S: Nós estamos notando que os países do bloco BRICS seguem a mesma orientação adotada pela Rússia, da não ingerência em questões internas de outros países. O Brasil adota esta posição, a China é muito discreta em relação a posicionamentos políticos, a Índia não tem registro de fazer quaisquer observações em torno de assuntos soberanos alheios, assim como a África do Sul. Esta é uma tendência que deve predominar nas relações internacionais?
CP: Acredito que sim, que a tendência seja esta. O Brasil sempre teve essa perspectiva, nunca teve uma intromissão acentuada em assuntos de outros países, e quando existe alguma questão a ser pontuada pelos Governos brasileiros ao longo da história, ele sempre utilizou as instituições multilaterais. A ONU é um campo específico para discutir, trabalhar ou fazer alguma recomendação a algum membro que não esteja seguindo algum aspecto importante, por exemplo, dos direitos humanos. Geralmente se utiliza muito este discurso como forma de escamotear interesses econômicos ocultos e que em algum momento o governo instalado no poder de determinado país não está sendo muito dócil a outros interesses.
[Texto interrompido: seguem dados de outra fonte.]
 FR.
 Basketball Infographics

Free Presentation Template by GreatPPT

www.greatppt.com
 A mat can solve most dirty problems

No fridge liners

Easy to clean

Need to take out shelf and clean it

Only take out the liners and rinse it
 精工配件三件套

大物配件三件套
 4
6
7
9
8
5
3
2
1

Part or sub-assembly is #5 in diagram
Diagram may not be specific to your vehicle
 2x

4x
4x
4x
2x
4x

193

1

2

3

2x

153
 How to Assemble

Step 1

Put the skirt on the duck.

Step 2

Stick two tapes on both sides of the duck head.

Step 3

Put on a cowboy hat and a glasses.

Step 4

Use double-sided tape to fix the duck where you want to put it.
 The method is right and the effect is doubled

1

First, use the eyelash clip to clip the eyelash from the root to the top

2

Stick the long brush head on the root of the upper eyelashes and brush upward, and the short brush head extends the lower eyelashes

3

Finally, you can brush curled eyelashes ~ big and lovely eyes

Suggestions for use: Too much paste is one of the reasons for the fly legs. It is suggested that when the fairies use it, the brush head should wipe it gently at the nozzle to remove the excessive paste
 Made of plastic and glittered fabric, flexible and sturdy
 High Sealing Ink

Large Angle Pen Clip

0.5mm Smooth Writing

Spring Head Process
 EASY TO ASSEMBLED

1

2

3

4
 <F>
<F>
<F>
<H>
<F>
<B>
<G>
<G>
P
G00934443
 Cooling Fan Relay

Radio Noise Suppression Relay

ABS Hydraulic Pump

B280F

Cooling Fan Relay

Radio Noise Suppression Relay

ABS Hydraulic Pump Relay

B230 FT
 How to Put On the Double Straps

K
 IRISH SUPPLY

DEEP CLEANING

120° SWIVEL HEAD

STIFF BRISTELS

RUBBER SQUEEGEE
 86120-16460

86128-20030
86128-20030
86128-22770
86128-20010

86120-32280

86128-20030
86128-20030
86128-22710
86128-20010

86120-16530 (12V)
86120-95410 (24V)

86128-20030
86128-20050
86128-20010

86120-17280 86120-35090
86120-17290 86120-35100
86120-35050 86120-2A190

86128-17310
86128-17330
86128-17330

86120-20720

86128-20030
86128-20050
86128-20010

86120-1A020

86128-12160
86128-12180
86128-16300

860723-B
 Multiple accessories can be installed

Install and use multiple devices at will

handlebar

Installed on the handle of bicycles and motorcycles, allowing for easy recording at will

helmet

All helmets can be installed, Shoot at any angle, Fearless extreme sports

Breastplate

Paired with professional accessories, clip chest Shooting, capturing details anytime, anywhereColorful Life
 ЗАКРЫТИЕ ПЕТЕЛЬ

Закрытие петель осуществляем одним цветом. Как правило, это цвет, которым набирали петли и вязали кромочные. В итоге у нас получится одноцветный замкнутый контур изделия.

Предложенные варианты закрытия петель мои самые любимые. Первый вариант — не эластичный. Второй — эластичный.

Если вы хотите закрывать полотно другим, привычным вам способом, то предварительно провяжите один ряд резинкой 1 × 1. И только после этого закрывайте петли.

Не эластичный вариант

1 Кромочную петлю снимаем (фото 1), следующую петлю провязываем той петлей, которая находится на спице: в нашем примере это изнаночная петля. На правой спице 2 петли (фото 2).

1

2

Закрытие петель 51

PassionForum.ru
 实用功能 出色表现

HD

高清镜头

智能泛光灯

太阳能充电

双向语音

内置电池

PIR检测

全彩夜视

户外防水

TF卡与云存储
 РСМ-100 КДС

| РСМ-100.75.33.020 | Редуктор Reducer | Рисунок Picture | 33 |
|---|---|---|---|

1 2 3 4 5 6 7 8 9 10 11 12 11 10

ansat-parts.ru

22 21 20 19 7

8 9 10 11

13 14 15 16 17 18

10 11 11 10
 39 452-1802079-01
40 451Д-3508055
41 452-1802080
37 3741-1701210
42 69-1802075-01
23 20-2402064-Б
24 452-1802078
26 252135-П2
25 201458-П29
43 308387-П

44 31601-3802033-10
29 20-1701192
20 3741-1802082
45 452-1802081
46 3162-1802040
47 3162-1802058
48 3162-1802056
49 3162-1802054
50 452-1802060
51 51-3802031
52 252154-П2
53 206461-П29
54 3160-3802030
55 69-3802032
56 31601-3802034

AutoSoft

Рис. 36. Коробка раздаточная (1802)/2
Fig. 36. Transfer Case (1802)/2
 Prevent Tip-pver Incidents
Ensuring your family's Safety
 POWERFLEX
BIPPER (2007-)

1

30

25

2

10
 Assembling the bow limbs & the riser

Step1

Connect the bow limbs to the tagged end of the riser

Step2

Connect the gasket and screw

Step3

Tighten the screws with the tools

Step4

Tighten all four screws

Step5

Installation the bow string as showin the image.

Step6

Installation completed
S: Brasil e Índia aspiram tornar-se membros permanentes do Conselho de Segurança da ONU, com direito a veto. O senhor vê possibilidades de a questão prosperar, ou haverá, por exemplo, oposição por parte dos Estados Unidos?
CP: Não é um processo que possa correr rapidamente, e as questões geopolíticas são determinantes. O aumento [do número de membros permanentes] é salutar, é justa a postulação dos países, mas a questão transcende o aspecto meramente formal. O que está por trás são outros interesses econômicos, políticos e geopolíticos, e em princípio Washington não teria nenhum interesse em alterar esta correlação de forças atual. No longo prazo, talvez isso evolua para um processo de transformação, mas tem que ser algo muito bem trabalhado e que conte com apoio majoritário dos países que compõem a ONU.
S: São 193 países constituintes da ONU…
CP: Sendo que só 5 têm poder de veto. Isto vai ter que passar dentro do Conselho e por essas potências. Sabemos que um país sozinho pode vetar qualquer tipo de mudança. Eu continuo não acreditando numa mudança em curto e médio prazos, e sim em longo prazo.
S: Pelo menos mais dois países já se mostraram favoráveis à reestruturação do Conselho de Segurança da ONU – Alemanha e Japão. E eles compõem com o Brasil e Índia o chamado G4.
CP. Exatamente. É uma tentativa de ganho geopolítico. A Alemanha está fora, em função da Segunda Guerra Mundial. O Japão, idem. Seria um bom momento. Se vai existir não só capital político mas também uma efetivação geopolítica para isso, é outro detalhe. Na minha concepção, tudo passa pelo interesse de Washington em aceitar essa mudança de composição do Conselho de Segurança. Geopoliticamente não é muito interessante para eles.